The actress went on to say that of all the "powerful performances" in the industry this year, one performance made her heart sink: "that moment when the person asking to sit in the most respected seat in our country imitated a disabled reporter. Someone he outranked in privilege and power and the capacity to fight back."

She was referring to Trump, who was accused of mocking New York Times reporter Serge F. Kovaleski, who has arthrogryposis, at a political rally last year by reportedly mimicking the journalist's disabled right arm.

"It kind of broke my heart when I saw it and I still can't get it out of my head. This instinct to humiliate when it's modelled by someone in the public platform, by someone powerful, filters down into everybody's life because it kind of gives permission for other people to do the same thing," Streep said.

The alleged mocking gestures were actually from a South Carolina rally in November 2015, Morgan corrected. He also said Trump had been repeatedly caught on video doing the same action even before he commented about Kovaleski, which indicated that it could be a simple mannerism.

A group called Catholics 4 Trump compiled similar videos showing the president-elect doing the same gesture but not pertaining to Kovaleski. In one of them, Trump was even imitating a flustered version of himself.

Besides, Morgan reasoned, Kovaleski "is hardly a powerless individual with 'no capacity to fight back'; he's a long-time Pulitzer-prize winning investigative journalist at the New York Times, a paper that's trashed Trump for decades." 

One particular statement from Streep made Morgan laugh out loud: "Disrespect invites disrespect. Violence incites violence. When the powerful use their position to bully others, we all lose."

He did not laugh at what the statement meant, he explained, but on the "hypocrisy" of it; the words should have been directed at Hollywood, not Trump.
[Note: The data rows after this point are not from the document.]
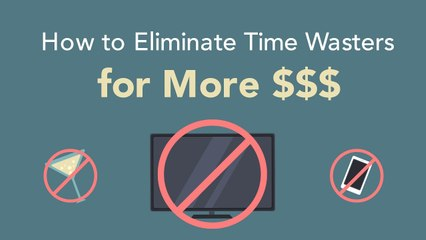 Earn More Money. Eliminate the Time Wasters.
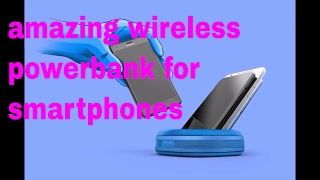 amazing wireless powerbank for smartphones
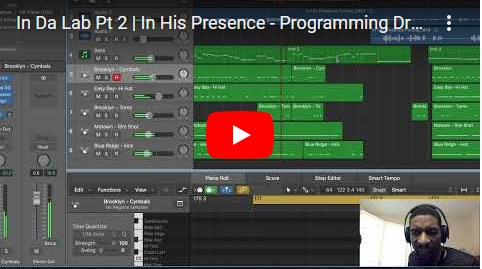 In Da Lab Pt 2 | In His Presence – Programming Drums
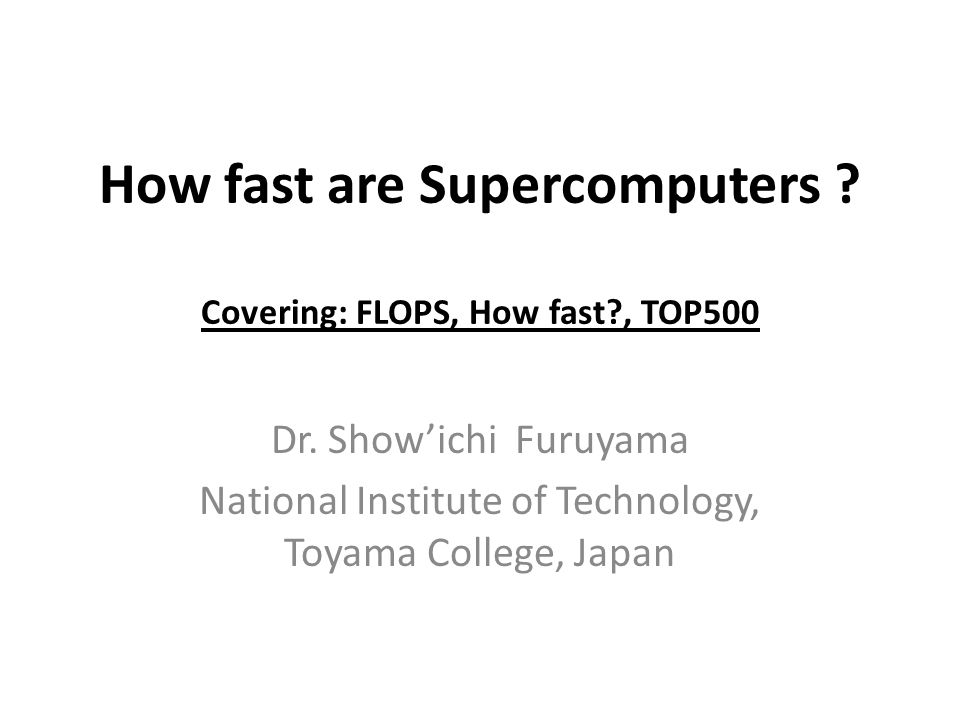 How fast are Supercomputers ? Covering: FLOPS, How fast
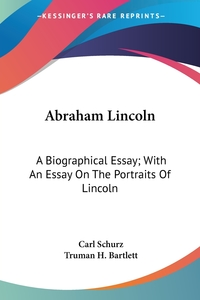 Abraham Lincoln: A Biographical Essay; With An Essay On The Portraits Of Lincoln, Carl Schurz, Truman H. Bartlett обложка-превью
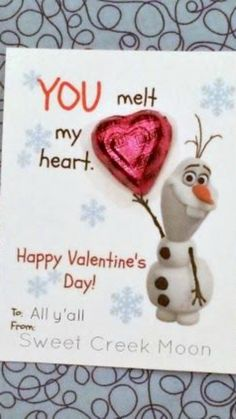 Olaf You Melt My Heart Valentine ~ Free Printable... add heart shaped chocolate candy
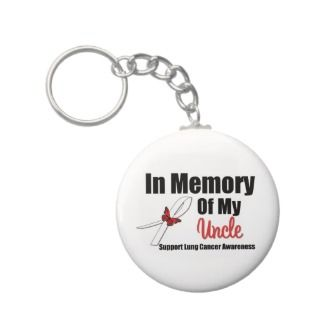 Lung Cancer In Memory of My Uncle Keychains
"You'd be hard-pushed to find an industry that encourages more disrespect and violence than Hollywood. A place where rich powerful people make billions of dollars by regularly pandering to the lowest common denominators of sexism, racism, homophobia and misogyny," Morgan wrote.

He then pointed out an instance in the 2003 Oscars when Streep gave a standing ovation to Roman Polanski, a French-Polish director who had been accused of raping a 13-year-old. Polanski won as Best Director for 'The Pianist' but he wasn't at the Oscars at the time because he would get arrested if went to the U.S.
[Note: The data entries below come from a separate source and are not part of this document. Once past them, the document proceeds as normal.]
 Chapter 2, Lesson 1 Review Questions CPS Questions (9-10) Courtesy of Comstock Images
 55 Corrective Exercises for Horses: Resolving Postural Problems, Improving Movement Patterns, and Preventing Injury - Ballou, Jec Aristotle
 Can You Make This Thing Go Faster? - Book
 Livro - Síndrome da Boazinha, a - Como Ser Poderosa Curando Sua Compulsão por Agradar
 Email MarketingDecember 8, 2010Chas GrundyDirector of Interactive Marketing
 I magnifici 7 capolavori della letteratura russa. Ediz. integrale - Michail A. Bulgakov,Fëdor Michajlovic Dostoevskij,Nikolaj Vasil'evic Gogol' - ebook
Because of increased curiosity about this instance, Snopes.com investigated the issue to verify its authenticity, and they found it to be fact: Streep did indeed give a standing ovation to Polanski, who was not present in the event.
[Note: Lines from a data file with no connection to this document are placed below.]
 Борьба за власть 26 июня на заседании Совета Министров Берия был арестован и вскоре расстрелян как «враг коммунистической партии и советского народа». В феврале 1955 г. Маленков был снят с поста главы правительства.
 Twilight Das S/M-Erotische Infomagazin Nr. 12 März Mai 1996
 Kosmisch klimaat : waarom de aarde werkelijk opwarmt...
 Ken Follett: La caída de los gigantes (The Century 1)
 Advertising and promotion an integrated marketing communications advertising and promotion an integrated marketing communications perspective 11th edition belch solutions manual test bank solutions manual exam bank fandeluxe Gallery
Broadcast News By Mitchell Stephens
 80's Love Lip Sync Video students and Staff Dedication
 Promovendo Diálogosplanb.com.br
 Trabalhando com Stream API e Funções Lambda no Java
Finally, Morgan scoffed at Streep's call to protect the media to "safeguard the truth." Morgan said that during the previous election campaign, "many parts of America's media were found severely wanting."

"The mainstream US media, having gleefully fuelled Trump's candidacy for months to suit their own self-serving commercial interests, then turned on him like spitting cobras when he looked like he might actually win," Morgan said. "It's also a fact that no president in modern times has been so anti-press, or so intent on attacking press freedom, as Barack Obama, one of Streep's heroes."

He said Streep's speech reeked of "putridly pungent" hypocrisy. The more courageous thing she could have done was to call for unity, particularly when the speech was delivered just a few days before Trump's inauguration.

"Meryl, I still love you dearly, but you had a chance to bring your country together last night and you blew it," he said.